— Start EXERCISE DATA —

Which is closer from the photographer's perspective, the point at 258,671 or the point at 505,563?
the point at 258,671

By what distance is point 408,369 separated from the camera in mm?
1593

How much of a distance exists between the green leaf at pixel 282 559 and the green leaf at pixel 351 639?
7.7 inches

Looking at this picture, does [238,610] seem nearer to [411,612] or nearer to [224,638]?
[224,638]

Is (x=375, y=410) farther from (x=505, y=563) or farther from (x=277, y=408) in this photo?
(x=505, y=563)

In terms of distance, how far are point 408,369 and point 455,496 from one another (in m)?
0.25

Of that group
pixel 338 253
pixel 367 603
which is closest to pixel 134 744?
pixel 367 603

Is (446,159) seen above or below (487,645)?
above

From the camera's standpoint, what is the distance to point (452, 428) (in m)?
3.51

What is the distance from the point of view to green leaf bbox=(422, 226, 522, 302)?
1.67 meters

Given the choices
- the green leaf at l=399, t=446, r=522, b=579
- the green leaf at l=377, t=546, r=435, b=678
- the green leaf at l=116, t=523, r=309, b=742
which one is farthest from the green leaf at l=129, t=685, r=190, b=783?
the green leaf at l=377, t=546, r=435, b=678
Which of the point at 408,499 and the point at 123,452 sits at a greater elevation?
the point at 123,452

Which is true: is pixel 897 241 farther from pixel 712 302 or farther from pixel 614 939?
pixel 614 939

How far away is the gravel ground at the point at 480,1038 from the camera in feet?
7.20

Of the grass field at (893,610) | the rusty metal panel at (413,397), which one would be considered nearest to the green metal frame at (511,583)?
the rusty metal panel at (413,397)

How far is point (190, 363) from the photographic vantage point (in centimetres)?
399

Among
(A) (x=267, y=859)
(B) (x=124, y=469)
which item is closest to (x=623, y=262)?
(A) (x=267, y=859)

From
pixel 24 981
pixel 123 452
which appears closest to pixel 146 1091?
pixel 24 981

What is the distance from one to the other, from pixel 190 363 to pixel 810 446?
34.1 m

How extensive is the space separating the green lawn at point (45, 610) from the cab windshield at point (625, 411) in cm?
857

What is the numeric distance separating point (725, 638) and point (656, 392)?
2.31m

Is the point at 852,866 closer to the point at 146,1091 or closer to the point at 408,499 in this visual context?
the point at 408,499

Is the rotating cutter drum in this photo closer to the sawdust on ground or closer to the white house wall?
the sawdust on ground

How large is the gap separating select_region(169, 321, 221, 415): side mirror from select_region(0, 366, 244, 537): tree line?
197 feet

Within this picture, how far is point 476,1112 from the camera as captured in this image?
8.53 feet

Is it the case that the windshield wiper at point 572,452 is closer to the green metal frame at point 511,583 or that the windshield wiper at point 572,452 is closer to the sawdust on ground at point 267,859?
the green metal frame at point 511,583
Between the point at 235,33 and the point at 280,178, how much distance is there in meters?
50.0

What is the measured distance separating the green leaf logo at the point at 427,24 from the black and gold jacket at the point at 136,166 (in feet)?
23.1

— End EXERCISE DATA —

* JOB *
Starting with the line that contains "What is the measured" and going on through the end of the records, arrange those lines as a Markdown table with the columns Row and Entry, leaving out any blank lines.

* WRITTEN ANSWER *
| Row | Entry |
|---|---|
| 1 | What is the measured distance separating the green leaf logo at the point at 427,24 from the black and gold jacket at the point at 136,166 (in feet)? |
| 2 | 23.1 |